To do =
1. Translate this sentence from the Quebec wharf passage into French: "By 1810, approximately 100 ft. of this dock had apparently been filled (Fig. 7)."
2. Retype everything in the Quebec wharf passage from "of this dock" down to "at its head.".

Extracted text =
++++++
When Quebec merchant Robert Lester attempted to sell his property
east of Water Street to the British Ordnance department in 1803, there
appears to have been an enclosed dock rather than a building at the
southeastern end of the wharf (Fig. 6). By 1810, approximately 100 ft.
of this dock had apparently been filled (Fig. 7). Either upon it or
opposite it was probably erected the following year Edward Foster's new
blacksmith shop where he and his sons offered services as "SHIP-SMITH,
Mill Smith, House-Smith, Anchor-Smith, Axe, Edge Tool, and Screw
Maker."2 The south front of the wharf seems again to have
been partially cut back toward its length of 1803, for its eastern end
measured only 200 ft. from Water Street in 1830 (Fig. 10). The building
then on the site, occupied as a sail loft and cooperage, was demolished
that year3 when Collins had the south side of his wharf
cleared to make way for the range of stores he erected at its head.
++++++
Given records =

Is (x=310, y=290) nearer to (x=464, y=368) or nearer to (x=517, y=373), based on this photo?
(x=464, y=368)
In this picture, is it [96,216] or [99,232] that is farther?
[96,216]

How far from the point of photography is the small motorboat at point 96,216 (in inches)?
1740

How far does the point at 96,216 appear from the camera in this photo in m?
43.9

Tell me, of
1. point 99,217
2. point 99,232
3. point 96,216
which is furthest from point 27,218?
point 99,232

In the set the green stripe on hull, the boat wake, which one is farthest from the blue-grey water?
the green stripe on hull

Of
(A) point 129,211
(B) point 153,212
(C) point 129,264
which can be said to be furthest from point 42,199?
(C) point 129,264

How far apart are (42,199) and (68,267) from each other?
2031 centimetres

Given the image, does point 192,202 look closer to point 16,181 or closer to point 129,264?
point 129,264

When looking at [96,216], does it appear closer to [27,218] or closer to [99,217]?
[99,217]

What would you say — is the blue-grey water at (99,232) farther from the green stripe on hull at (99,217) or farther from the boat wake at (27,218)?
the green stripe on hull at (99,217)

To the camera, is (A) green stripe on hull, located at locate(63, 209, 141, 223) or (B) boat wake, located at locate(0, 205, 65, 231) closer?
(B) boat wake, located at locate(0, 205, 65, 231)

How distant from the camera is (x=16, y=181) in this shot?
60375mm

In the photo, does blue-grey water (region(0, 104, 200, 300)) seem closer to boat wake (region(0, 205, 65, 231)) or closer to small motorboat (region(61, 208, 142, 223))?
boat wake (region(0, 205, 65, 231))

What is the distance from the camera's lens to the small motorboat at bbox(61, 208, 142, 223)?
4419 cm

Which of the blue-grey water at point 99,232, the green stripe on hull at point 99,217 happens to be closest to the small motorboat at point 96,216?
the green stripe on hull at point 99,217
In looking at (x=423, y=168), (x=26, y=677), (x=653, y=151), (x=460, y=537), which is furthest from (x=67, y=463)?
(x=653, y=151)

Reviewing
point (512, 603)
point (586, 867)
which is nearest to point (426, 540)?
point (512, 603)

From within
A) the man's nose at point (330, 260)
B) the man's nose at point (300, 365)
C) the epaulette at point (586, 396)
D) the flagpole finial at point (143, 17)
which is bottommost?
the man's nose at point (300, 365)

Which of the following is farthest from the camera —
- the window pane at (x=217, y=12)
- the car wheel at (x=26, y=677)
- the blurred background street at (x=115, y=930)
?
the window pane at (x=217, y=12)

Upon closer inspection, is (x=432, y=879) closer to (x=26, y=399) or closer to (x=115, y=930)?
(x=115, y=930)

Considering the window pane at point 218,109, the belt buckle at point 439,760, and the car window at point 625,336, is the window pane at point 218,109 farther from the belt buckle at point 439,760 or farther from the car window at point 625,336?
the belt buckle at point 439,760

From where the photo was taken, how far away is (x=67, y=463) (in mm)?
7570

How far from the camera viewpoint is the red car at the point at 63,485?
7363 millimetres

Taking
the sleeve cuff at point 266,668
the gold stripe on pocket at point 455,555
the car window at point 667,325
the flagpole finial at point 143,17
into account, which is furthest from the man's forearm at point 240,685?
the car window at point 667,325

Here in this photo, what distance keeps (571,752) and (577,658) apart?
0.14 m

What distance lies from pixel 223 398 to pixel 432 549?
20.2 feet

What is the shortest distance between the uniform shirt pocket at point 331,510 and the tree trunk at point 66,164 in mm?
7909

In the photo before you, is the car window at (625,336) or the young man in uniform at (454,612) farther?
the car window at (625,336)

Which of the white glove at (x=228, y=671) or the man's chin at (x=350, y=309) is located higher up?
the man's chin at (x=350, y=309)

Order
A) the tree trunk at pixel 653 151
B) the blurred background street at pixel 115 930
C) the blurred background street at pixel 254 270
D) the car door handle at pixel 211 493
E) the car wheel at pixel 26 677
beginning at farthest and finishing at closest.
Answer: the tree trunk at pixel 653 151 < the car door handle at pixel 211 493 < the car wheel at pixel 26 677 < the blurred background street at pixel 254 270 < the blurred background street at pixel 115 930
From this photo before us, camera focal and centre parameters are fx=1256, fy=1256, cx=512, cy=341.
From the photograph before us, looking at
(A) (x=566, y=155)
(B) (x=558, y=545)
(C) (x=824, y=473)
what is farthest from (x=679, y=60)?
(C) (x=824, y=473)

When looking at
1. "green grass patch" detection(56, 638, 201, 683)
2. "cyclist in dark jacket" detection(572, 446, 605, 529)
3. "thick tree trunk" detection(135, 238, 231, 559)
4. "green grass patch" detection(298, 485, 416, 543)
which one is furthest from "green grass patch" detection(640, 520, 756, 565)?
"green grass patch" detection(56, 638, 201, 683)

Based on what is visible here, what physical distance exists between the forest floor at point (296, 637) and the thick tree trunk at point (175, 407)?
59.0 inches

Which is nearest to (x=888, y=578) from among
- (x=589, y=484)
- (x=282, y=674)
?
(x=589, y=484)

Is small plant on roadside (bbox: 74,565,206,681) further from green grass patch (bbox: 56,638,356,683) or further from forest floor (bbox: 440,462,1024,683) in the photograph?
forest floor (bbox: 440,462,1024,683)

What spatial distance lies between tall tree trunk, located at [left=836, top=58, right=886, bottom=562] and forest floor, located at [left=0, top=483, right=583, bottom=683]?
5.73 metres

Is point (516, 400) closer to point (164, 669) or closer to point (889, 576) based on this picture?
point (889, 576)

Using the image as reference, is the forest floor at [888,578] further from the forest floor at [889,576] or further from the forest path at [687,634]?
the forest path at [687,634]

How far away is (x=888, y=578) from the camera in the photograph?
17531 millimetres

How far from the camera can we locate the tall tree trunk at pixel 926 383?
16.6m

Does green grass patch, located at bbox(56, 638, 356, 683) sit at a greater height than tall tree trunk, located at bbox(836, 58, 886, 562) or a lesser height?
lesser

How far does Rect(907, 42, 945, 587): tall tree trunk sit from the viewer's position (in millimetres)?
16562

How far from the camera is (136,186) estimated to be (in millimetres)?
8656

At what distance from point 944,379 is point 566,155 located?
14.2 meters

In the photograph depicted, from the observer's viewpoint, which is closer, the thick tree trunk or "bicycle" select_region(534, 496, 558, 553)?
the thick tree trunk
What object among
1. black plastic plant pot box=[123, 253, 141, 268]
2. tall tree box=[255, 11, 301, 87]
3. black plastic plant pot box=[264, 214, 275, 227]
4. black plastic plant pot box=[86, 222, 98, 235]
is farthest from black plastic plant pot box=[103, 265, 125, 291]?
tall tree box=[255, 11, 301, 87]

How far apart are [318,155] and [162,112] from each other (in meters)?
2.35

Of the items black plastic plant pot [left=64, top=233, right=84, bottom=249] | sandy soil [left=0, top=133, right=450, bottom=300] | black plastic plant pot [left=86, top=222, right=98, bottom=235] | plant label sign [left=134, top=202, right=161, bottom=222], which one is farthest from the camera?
++++++
Set of answers =
1. Dès 1810, environ 100 pieds de ce bassin avaient apparemment été remblayés (fig. 7).

2.
of this dock had apparently been filled (Fig. 7). Either upon it or
opposite it was probably erected the following year Edward Foster's new
blacksmith shop where he and his sons offered services as "SHIP-SMITH,
Mill Smith, House-Smith, Anchor-Smith, Axe, Edge Tool, and Screw
Maker."2 The south front of the wharf seems again to have
been partially cut back toward its length of 1803, for its eastern end
measured only 200 ft. from Water Street in 1830 (Fig. 10). The building
then on the site, occupied as a sail loft and cooperage, was demolished
that year3 when Collins had the south side of his wharf
cleared to make way for the range of stores he erected at its head.